------ ENTRIES SUPPLIED

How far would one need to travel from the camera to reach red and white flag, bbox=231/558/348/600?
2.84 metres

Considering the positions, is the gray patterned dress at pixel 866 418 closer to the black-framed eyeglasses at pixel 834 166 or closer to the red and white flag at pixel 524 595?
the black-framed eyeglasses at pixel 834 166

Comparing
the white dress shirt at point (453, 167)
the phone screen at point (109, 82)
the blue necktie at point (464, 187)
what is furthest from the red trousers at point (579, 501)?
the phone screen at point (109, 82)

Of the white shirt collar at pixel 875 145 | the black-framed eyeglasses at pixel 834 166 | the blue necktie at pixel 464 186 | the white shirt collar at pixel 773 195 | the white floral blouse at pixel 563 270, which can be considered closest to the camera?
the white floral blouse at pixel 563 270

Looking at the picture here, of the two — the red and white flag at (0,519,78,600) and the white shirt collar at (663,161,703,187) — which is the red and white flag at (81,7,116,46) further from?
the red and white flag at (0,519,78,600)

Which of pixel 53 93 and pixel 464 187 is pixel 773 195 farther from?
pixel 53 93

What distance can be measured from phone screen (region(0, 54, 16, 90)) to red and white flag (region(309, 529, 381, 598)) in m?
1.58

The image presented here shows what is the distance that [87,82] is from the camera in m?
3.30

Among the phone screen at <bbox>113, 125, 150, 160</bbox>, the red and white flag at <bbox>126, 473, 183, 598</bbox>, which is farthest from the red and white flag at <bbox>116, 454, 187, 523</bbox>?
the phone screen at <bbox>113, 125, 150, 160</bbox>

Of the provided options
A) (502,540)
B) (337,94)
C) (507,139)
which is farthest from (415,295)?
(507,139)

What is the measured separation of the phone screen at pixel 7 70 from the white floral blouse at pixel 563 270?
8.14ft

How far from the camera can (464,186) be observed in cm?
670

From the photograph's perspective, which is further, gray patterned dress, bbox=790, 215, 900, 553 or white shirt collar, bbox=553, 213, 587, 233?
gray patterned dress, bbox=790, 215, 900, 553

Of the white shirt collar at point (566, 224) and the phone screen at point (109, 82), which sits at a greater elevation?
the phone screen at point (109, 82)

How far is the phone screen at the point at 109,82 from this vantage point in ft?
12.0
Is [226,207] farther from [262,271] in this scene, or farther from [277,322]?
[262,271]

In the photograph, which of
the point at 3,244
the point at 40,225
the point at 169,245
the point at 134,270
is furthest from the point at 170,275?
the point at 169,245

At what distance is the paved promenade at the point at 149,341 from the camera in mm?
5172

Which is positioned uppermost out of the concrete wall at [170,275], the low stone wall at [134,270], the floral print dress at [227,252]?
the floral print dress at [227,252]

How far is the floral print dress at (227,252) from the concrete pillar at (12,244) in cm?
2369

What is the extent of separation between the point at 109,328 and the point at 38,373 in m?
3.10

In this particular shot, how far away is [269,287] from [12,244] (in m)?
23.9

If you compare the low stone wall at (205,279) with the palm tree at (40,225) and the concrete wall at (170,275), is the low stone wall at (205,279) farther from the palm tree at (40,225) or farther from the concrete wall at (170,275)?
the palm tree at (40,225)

------------

__STATED TASK__
Your task is to quote the listing above word for word.

__FULL RESPONSE__
How far would one need to travel from the camera to reach red and white flag, bbox=231/558/348/600?
2.84 metres

Considering the positions, is the gray patterned dress at pixel 866 418 closer to the black-framed eyeglasses at pixel 834 166 or closer to the red and white flag at pixel 524 595?
the black-framed eyeglasses at pixel 834 166

Comparing
the white dress shirt at point (453, 167)
the phone screen at point (109, 82)
the blue necktie at point (464, 187)
what is furthest from the red trousers at point (579, 501)?
the phone screen at point (109, 82)

Of the white shirt collar at pixel 875 145 | the black-framed eyeglasses at pixel 834 166 | the blue necktie at pixel 464 186 | the white shirt collar at pixel 773 195 | the white floral blouse at pixel 563 270, which can be considered closest to the camera?
the white floral blouse at pixel 563 270

Looking at the picture here, of the two — the red and white flag at (0,519,78,600) and the white shirt collar at (663,161,703,187) — which is the red and white flag at (81,7,116,46) further from?
the red and white flag at (0,519,78,600)

Which of pixel 53 93 and pixel 464 187 is pixel 773 195 farther from?
pixel 53 93

What distance can be measured from phone screen (region(0, 54, 16, 90)) to red and white flag (region(309, 529, 381, 598)) in m?
1.58

The image presented here shows what is the distance that [87,82] is from the camera in m?
3.30

Among the phone screen at <bbox>113, 125, 150, 160</bbox>, the red and white flag at <bbox>126, 473, 183, 598</bbox>, which is farthest from the red and white flag at <bbox>116, 454, 187, 523</bbox>?
the phone screen at <bbox>113, 125, 150, 160</bbox>

Of the provided options
A) (502,540)
B) (337,94)
C) (507,139)
which is farthest from (415,295)?
(507,139)

What is the measured separation of the phone screen at pixel 7 70 from the white floral blouse at pixel 563 270?
8.14ft

How far from the camera can (464,186) be observed in cm?
670

From the photograph's perspective, which is further, gray patterned dress, bbox=790, 215, 900, 553 or white shirt collar, bbox=553, 213, 587, 233?
gray patterned dress, bbox=790, 215, 900, 553

Of the white shirt collar at point (566, 224) and the phone screen at point (109, 82), which sits at a greater elevation?
the phone screen at point (109, 82)

How far is the phone screen at the point at 109,82 from this vantage point in ft?
12.0
Is [226,207] farther from [262,271] in this scene, or farther from [277,322]?
[262,271]

In the photograph, which of
the point at 3,244
the point at 40,225
the point at 169,245
the point at 134,270
is furthest from the point at 170,275?
the point at 169,245

At what distance is the paved promenade at the point at 149,341 from the camera in mm?
5172

Which is positioned uppermost out of the concrete wall at [170,275], the low stone wall at [134,270], the floral print dress at [227,252]?
the floral print dress at [227,252]

How far is the floral print dress at (227,252) from the concrete pillar at (12,244) in cm?
2369

What is the extent of separation between the point at 109,328 and the point at 38,373 in m?
3.10

In this particular shot, how far away is [269,287] from [12,244] (in m)?
23.9

If you compare the low stone wall at (205,279) with the palm tree at (40,225) and the concrete wall at (170,275), is the low stone wall at (205,279) farther from the palm tree at (40,225) or farther from the concrete wall at (170,275)?
the palm tree at (40,225)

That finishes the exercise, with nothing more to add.